* TEXT FOR ANALYSIS:

The recent bevy of abortion regulations in Texas may close most abortion clinics in the state. Ironically, Texas is the home of Roe v. Wade, the 1973 U.S. Supreme Court decision that struck down restrictive state laws as unconstitutional. Henry Wade was the District Attorney of Dallas County. Roe v. Wade ruled that state restrictions on abortion violated numerous civil rights, including those protected by the First, Fourth, Fifth, Ninth and Fourteenth Amendments to the Constitution.
Despite more than a decade of extraordinary abortion safety, a subsequent Supreme Court decision in Planned Parenthood v. Casey opened the door to state interference with a woman's access to abortion. It allowed state abortion restrictions, provided they did not pose an undue burden on a woman's access to abortion. That hopelessly ambiguous criterion and the recent Republican takeover of many state legislatures led to an epidemic of state laws based not on public health but, rather, on personal opinions. In the first quarter of 2015, more than 300 such bills have been introduced in state legislatures...all in the absence of any public health need.
Turning back the clock on women
Republicans sponsoring this legislation apparently have a short memory. They appear unaware of the reasons why physicians and clergy led the drive five decades ago to liberalize abortion laws: American women were suffering and dying in large numbers. They could not countenance the needless carnage. For example, in 1947, the year that I was born, more than 700 U.S women died from unsafe abortion, and the population of the nation was half that of today. In Texas, 33 women were reported to have died from unsafe abortion in 1947, which is about three times the numbers who die annually in the entire United States today. Clandestine abortion in Texas was common and dangerous.
Abortion has been with us as long as has pregnancy. It will not go away. Should safe, legal abortion become inaccessible (the goal of Republicans), women in large numbers will choose other options. Some will travel long distances at great expense to obtain safe care. Some will attempt to abort themselves. Others will turn to the back alley.
The deadly lessons of Prohibition
A century ago, "do-gooders of the day" led the charge to restore the virtues of the nation and abolish alcohol consumption. After ratification of the 18th Amendment, the nation went dry in January of 1920. Consumption of alcohol was not banned; the manufacture, distribution, sale and transport were outlawed. Affluent citizens were able to skirt the law; the poor were less fortunate. During Prohibition, an estimated 10,000 Americans died from consuming poisoned beverages, including denatured alcohol, methyl alcohol and Sterno, a canned heating fuel.
Liquor poured into a sewer after a raid in New York City
Photo: Library of Congress
Gangsters fill the void
When the bars closed, illegal "speakeasies" quickly met the public's quest for spirits. By 1925, an estimated 100,000 illegal drinking establishments were operating in New York City alone. Before Prohibition, Cleveland had 1200 bars; by 1923 an estimated 3,000 "speakeasies" were operating. Corruption and contempt for the law were rampant. The true beneficiaries of Prohibition were criminals, like Al Capone and Arnold Rothstein. Enforcement of Prohibition proved impossible. When the stunning failure of this "noble experiment" became incontrovertible, the 21st Amendment repealed this dangerous social policy in 1933.

* WHAT YOU SHOULD DO: Continue the essay on Texas abortion restrictions and the lessons of Prohibition from its last paragraph, in the same voice.

* SUPPLIED INFORMATION:
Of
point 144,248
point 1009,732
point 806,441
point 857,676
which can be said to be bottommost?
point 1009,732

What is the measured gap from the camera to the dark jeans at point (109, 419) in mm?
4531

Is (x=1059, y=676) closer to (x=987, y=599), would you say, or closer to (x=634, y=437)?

* RESPONSE:
The tragic legacy of Prohibition
Prohibition had little net effect on personal drinking. Instead, Prohibition spawned dangerous alternatives to safe alcohol, corruption of police and public officials, racketeering and international travel to access safe liquor. Thousands of Americans died needlessly as a result of well-intended "social reformers" forcing their views on the nation. After the repeal of Prohibition, states and municipalities could choose to remain dry. For example, Mississippi finally repealed Prohibition in 1966. Still today, "red" states with the poorest health status of women and children are those with the most regressive social policies.
The largest still in captivity
Photo: Library of Congress
Prohibition's "evil consequences"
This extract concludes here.